Source: Siegfried Sassoon, ‘Cinema Hero’ in Picture-Show (New York: E.P. Dutton, 1920), pp. 27-28
O, this is more than fiction! It’s the truth
That somehow never happened. Pay your bob,
And walk straight in, abandoning To-day.
(To-day’s a place outside the picture-house;
Forget it, and the film will do the rest.)
There’s nothing fine in being as large as life:
The splendour starts when things begin to move
And gestures grow enormous. That’s the way
To dramatise your dreams and play the part
As you’d have done if luck had starred your face.
I’m ‘Rupert from the Mountains’! (Pass the stout)…
Yes, I’m the Broncho Boy we watched to-night,
That robbed a ranch and galloped down the creek.
(Moonlight and shattering hoofs. … O moonlight of the West!
Wind in the gum-trees, and my swerving mare
Beating her flickering shadow on the post.)
Ah, I was wild in those fierce days! You saw me
Fix that saloon? They stared into my face
And slowly put their hands up, while I stood
With dancing eyes, — romantic to the world!
Things happened afterwards … You know the story …
The sheriff’s daughter, bandaging my head;
Love at first sight; the escape; and making good
(To music by Mascagni). And at last
Peace; and the gradual beauty of my smile.
But that’s all finished now. One has to take
Life as it comes. I’ve nothing to regret.
For men like me, the only thing that counts
Is the adventure. Lord, what times I’ve had!
God and King Charles! And then my mistress’s arms. …

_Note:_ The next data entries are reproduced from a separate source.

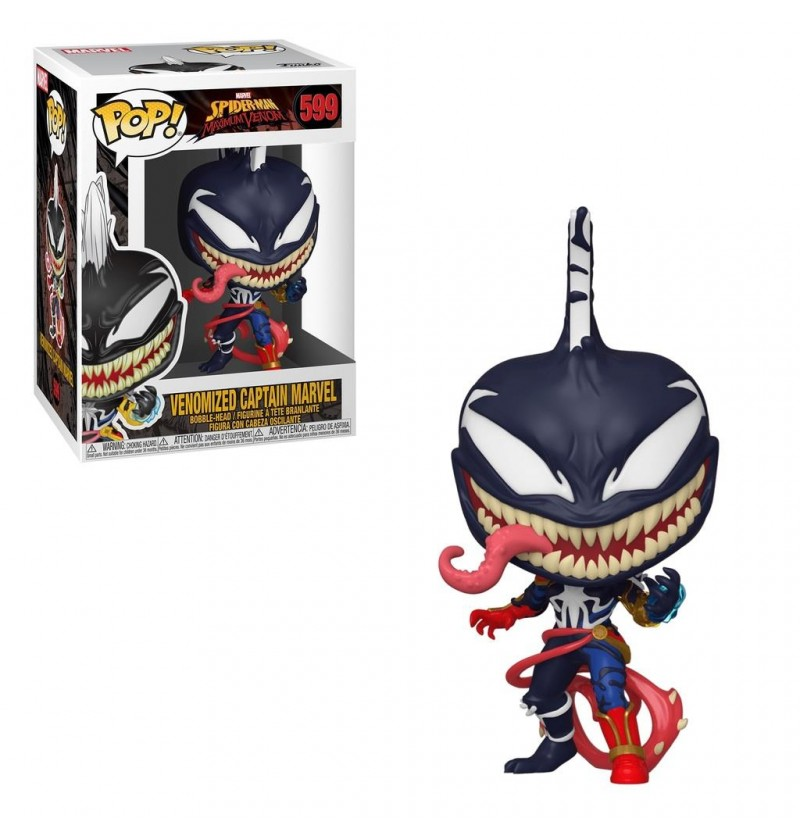 Funko POP! Marvel - Venomized Captain Marvel 599 Bobble-Head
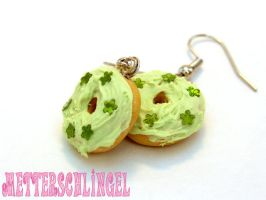 Green Donuts Earrings by Metterschlingel
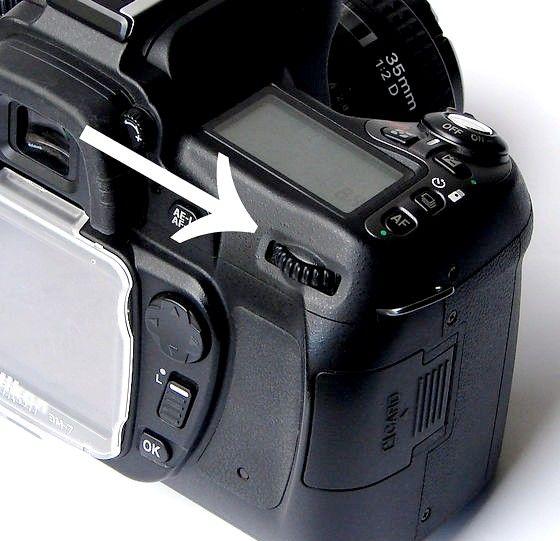 एक Nikon डिजिटल एसएलआर कैमरे का उपयोग कैसे करें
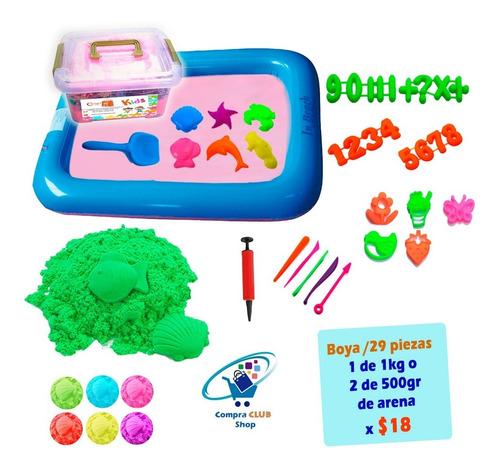arena magica cinética para niños bebes con piscina y moldes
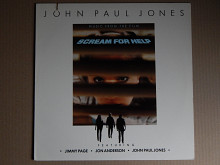 John Paul Jones ‎– Music From The Film Scream For Help (Atlantic ‎– 80190-1, US) EX+/NM-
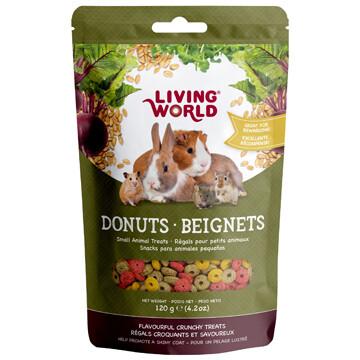 LIVING WORLD SMALL ANIMAL DONUTS - 120g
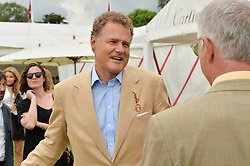 VISCOUNT ROTHERMERE at the Cartier Queen's Cup Final 2016 held at Guards Polo Club, Smiths Lawn, Windsor Great Park, Egham, Surry on 11th June 2016.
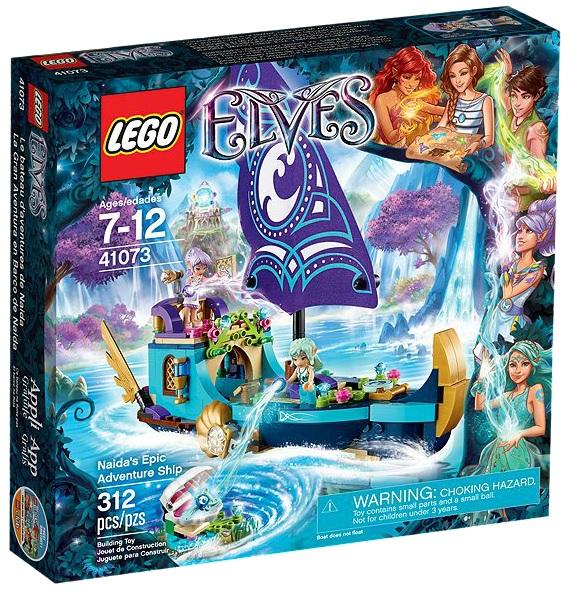 LEGO Elves 41073 Naida's Epic Adventure Ship - Toysnbricks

(To-morrow evening I’m a Cavalier.)
Well, what’s the news to-night about the Strike?
Comments: Siegfried Sassoon (1866-1967) was a British poet, renowned for his poems about the First World War which revealed much of the reality of life in the trenches. This poem comes from his 1919 collection Picture-Show, whose title poem has the famous lines “And still they come and go: and this is all I know / That from the gloom I watch an endless picture-show … And life is just the picture dancing on a screen.”